*Actions to take:*
1/ Write out the stretch of the motor-scaling thread from "no question to" through "rpm hasn't changed.".
2/ Continue the forum thread on how motors scale up from the point where it stops.

# how do motors scale up?



## aeroscott (Jan 5, 2008)

If speed is the same, 2X torque is 2X hp. or torque X rpm= hp



no question to gain understanding is dumb.


----------



## lithiumlogic (Aug 24, 2011)

Well, if you connect two batteries in parallel you get double the AH, but voltage stays the same. Since energy = voltage x current, you get double the available energy too, thanks to the doubling of current, even though voltage hasn't changed.

With two motors in parallel, you get double the torque and since horsepower = rpm x torque, you get double the power too even though rpm hasn't changed.

This analogy falls down when you talk about series. You CAN connect batteries in series to double your voltage. But you can't connect motors in series to double your rpm.


This is all highly theoretical. There's so many real world considerations. To start

1) A motor will take as many volts and as many amps as the controller pushes into it, until it blows up. In most EVs the voltage and current limits of your controller set the performance envelope. Running two motors off the same controller won't double the performance, though the motors will run cooler since each is handling half as much power as before. Efficiency suffers at very high currents so you MIGHT gain another horsepower or two even though watts coming from the battery is the same. But you'll also heavier so acceleration could in fact be worse. I guess you're talking about doubling the number of motors and controllers, like the HPEVS AC35 x 2 kit.

*Excerpted records:*
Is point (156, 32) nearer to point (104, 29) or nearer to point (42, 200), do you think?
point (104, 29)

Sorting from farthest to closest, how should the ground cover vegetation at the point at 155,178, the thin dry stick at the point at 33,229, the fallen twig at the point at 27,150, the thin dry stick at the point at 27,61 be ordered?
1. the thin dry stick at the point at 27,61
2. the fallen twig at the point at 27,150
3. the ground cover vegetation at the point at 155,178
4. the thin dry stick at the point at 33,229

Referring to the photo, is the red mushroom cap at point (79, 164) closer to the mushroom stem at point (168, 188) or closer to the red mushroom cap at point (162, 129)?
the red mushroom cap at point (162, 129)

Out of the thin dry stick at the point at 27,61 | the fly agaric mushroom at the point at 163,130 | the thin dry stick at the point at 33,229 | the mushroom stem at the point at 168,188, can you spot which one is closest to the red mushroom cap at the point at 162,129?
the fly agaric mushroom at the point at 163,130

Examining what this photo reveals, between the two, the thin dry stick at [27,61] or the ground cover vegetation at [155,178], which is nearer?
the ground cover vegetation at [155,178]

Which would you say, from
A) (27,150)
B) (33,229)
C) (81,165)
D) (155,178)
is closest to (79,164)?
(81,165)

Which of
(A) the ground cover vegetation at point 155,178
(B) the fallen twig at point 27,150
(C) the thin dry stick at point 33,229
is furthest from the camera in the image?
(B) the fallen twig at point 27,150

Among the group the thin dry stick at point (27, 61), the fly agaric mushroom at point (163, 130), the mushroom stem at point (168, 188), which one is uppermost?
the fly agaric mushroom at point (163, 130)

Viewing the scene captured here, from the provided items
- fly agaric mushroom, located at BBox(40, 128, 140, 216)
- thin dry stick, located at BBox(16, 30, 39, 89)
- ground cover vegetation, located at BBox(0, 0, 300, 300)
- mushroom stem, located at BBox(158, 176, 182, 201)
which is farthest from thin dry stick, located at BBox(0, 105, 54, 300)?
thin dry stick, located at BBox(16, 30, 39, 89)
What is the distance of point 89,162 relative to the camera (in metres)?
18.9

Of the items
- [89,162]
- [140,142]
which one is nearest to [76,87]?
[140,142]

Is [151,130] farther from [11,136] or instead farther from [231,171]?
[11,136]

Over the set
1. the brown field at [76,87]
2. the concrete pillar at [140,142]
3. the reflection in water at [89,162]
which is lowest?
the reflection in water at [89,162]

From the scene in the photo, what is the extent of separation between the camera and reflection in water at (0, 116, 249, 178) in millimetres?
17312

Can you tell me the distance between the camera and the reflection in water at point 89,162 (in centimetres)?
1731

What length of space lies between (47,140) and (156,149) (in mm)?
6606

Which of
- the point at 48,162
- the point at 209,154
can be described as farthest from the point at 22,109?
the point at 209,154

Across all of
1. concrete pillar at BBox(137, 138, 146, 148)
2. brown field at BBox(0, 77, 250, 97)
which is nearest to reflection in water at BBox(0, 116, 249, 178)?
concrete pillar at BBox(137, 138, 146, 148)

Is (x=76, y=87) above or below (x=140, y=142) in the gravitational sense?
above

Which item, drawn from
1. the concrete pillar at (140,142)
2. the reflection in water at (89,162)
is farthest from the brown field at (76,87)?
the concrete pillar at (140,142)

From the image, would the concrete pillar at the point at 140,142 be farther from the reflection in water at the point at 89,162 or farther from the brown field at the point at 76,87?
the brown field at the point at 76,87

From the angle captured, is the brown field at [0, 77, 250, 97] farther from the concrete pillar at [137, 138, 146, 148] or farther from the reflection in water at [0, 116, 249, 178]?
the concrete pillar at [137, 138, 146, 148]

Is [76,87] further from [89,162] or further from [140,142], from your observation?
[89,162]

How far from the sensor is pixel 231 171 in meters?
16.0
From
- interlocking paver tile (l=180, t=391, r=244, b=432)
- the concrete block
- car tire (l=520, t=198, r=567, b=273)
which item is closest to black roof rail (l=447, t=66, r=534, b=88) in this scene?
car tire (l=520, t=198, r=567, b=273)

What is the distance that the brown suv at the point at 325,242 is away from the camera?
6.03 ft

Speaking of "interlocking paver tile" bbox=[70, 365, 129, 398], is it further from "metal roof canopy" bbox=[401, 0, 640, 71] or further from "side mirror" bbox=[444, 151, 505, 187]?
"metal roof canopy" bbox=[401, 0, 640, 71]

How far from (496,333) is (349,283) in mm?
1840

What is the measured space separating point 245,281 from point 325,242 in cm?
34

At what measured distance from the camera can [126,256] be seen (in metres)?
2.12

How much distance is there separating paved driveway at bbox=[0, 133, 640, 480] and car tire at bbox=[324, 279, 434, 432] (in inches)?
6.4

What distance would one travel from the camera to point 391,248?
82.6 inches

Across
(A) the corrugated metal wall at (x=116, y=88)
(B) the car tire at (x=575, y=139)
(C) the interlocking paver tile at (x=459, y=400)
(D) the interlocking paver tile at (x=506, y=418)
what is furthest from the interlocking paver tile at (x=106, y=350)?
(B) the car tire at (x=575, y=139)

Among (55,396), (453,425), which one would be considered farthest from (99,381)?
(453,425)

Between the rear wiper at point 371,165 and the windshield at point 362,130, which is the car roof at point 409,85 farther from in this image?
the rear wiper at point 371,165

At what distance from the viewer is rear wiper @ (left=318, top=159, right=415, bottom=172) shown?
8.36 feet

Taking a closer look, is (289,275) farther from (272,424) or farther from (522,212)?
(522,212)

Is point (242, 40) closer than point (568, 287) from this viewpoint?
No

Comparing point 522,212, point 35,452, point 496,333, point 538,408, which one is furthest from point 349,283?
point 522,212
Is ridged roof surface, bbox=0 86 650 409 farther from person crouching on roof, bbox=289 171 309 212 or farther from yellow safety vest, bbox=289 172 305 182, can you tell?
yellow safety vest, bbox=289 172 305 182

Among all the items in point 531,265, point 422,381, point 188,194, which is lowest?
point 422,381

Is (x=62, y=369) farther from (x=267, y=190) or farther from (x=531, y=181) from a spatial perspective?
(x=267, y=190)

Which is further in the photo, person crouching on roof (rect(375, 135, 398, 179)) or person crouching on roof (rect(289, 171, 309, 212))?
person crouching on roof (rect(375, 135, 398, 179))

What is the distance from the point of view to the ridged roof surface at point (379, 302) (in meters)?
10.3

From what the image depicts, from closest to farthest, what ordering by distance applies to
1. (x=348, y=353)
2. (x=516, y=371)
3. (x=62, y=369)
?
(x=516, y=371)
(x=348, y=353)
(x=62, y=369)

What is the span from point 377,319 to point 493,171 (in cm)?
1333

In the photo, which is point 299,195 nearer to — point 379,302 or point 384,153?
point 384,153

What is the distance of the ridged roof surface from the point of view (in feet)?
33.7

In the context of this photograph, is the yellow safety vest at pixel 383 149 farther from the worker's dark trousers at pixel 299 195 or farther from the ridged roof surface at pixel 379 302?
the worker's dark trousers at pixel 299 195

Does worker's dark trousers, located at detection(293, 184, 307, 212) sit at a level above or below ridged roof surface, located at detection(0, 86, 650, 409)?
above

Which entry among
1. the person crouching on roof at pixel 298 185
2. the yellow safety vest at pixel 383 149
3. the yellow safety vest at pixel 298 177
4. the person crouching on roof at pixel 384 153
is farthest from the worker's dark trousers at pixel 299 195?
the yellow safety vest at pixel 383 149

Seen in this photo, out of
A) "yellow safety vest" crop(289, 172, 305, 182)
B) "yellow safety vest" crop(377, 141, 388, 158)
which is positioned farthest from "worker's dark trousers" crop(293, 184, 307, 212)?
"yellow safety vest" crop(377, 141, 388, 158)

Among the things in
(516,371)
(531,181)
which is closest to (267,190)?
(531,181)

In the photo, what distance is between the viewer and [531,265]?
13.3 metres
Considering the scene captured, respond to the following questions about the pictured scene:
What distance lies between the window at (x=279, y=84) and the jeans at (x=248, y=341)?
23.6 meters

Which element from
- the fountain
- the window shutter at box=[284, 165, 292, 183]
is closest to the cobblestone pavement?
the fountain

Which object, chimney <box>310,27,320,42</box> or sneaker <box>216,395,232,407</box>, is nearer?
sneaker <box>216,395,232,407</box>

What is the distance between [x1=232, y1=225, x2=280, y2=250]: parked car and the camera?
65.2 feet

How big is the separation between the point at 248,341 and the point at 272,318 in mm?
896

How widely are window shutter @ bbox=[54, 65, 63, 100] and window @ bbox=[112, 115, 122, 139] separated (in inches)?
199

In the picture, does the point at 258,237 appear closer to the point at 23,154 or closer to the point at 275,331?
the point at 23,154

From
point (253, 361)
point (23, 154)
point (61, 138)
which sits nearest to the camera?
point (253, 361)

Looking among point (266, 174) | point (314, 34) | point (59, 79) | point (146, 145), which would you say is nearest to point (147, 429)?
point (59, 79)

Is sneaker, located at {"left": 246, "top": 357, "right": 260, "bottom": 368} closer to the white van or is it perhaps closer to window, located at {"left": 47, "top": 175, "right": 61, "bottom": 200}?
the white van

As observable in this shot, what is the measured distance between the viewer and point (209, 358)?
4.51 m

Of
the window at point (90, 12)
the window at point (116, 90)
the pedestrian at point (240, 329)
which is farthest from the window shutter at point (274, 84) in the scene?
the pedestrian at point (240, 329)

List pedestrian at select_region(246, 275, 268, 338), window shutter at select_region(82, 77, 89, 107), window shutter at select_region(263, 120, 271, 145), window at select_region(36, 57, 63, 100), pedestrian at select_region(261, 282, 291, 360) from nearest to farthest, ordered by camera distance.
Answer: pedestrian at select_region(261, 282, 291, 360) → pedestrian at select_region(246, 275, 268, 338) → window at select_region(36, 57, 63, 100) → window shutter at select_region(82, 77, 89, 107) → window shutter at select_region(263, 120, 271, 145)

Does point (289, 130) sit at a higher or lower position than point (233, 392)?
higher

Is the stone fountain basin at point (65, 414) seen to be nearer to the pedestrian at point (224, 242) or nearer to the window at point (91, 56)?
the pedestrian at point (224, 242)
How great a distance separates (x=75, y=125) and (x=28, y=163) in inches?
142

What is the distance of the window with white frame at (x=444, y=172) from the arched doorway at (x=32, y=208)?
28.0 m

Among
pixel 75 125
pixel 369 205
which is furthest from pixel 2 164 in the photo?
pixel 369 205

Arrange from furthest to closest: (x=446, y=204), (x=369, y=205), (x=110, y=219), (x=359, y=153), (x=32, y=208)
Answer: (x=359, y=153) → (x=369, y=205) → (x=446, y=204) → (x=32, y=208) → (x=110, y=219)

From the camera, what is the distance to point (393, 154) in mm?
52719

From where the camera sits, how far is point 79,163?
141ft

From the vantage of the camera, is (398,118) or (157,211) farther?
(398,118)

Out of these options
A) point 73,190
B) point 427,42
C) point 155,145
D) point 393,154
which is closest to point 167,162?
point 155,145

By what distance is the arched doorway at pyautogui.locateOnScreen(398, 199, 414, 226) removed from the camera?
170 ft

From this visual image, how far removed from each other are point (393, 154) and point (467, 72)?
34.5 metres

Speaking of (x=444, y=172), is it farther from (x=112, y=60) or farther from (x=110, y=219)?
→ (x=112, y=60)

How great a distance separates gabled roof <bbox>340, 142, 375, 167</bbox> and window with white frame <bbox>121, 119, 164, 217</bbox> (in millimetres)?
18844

*Task answers:*
1/
no question to gain understanding is dumb.


----------



## lithiumlogic (Aug 24, 2011)

Well, if you connect two batteries in parallel you get double the AH, but voltage stays the same. Since energy = voltage x current, you get double the available energy too, thanks to the doubling of current, even though voltage hasn't changed.

With two motors in parallel, you get double the torque and since horsepower = rpm x torque, you get double the power too even though rpm hasn't changed.

2/
2) I'm not going any further without caffeine, and i can't have caffeine because i have an early start tomorrow. I've probably started talking garbage already so i'll stop here.


----------



## CKidder (Dec 12, 2009)

lithiumlogic said:


> Well, if you connect two batteries in parallel you get double the AH, but voltage stays the same. Since energy = voltage x current, you get double the available energy too, thanks to the doubling of current, even though voltage hasn't changed.
> 
> With two motors in parallel, you get double the torque and since horsepower = rpm x torque, you get double the power too even though rpm hasn't changed.
> 
> This analogy falls down when you talk about series. You CAN connect batteries in series to double your voltage. But you can't connect motors in series to double your rpm.


It's even worse than that. Keep in mind that two items in series share the voltage across the loop (Kirchhoff's voltage law) If they are identical loads then they'll each take half of the voltage. Thus, both motors will want to run half as fast as if you hadn't wired them in series.



> In most EVs the voltage and current limits of your controller set the performance envelope. Running two motors off the same controller won't double the performance, though the motors will run cooler since each is handling half as much power as before. Efficiency suffers at very high currents so you MIGHT gain another horsepower or two even though watts coming from the battery is the same. But you'll also heavier so acceleration could in fact be worse. I guess you're talking about doubling the number of motors and controllers, like the HPEVS AC35 x 2 kit.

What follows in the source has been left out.